Many of us know, to our cost, that planning conditions are meaningless unless they’re enforced and local authorities who are responsible for that, will tell you that enforcement of any planning condition is entirely at their own discretion. Since enforcement costs the authority time and money, you may be told that unless significant harm is evident, enforcement measures will not be taken. Of course how would you know that, for example (a real one) significant pollution of ground or surface waters is occurring if the monitoring required by planning conditions is not happening. Ignorance is bliss!
The ECU, that opaque Scottish Government institution responsible for s.36 windfarm applications, was made responsible for drafting new ‘standard’ planning conditions. These were published at the end of last year: https://www.gov.scot/publications/standard-onshore-wind-conditions-section-36-consent-and-deemed-planning-permission-form-and-guidance/
It’s important to look through this, as developers are encouraged to submit their own version of planning conditions that they consider to be appropriate for their particular development.

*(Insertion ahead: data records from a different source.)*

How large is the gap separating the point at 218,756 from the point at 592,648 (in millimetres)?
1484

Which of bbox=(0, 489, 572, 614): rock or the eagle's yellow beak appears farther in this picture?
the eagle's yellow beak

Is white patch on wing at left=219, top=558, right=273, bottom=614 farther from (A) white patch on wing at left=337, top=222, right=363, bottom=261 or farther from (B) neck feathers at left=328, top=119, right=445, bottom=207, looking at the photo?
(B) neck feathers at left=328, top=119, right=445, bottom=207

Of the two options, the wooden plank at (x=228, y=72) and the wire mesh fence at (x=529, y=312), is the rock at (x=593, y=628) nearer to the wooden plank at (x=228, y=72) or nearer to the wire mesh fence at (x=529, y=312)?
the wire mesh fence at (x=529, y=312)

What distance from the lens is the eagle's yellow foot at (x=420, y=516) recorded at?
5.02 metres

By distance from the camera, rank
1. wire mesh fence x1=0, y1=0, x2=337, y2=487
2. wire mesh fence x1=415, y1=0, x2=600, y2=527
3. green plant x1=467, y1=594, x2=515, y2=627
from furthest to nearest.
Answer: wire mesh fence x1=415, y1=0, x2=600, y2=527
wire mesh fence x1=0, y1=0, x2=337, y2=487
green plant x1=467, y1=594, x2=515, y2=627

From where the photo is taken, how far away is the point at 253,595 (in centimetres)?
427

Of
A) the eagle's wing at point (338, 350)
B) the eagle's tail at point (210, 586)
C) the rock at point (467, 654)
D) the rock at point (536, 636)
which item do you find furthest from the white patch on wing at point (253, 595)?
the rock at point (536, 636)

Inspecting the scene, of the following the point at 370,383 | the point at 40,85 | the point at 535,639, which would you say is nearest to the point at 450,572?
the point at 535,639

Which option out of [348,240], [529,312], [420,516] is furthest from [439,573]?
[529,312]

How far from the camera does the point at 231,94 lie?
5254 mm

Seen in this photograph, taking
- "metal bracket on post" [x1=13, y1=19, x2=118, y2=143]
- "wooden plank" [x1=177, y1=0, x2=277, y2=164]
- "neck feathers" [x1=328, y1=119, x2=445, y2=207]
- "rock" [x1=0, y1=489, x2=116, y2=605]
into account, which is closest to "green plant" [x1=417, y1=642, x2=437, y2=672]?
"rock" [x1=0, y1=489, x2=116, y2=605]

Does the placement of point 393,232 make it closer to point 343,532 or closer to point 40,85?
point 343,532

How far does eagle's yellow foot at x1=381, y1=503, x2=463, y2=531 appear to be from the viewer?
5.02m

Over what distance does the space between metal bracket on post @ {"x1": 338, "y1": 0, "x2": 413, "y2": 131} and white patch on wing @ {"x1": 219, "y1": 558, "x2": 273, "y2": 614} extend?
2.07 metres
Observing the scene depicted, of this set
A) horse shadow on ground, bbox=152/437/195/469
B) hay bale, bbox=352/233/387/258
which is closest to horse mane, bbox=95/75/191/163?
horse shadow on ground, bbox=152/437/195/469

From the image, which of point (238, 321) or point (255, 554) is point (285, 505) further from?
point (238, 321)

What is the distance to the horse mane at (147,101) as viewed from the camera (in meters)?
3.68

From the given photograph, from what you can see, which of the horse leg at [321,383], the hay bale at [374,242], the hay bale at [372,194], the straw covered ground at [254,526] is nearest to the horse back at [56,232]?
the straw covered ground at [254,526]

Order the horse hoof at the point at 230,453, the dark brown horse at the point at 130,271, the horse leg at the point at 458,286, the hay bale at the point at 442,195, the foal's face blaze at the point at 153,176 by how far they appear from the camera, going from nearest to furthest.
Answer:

Whilst enforcing any condition is still discretionary, Community Councils ARE statutory consultees to a s.36 application and therefore according to the Scottish Government they should be consulted and allowed to make their own recommendations as to whether planning conditions are adequate and appropriate – within the boundaries set by what is appropriate for any planning condition. For example, a CC may strongly recommend that a planning condition to monitor and protect private water supplies is suspensory – ie. must be put in place before any construction can commence.
So there you have it- make sure your Community Council is consulted and DOES have input into appropriate site specific planning conditions.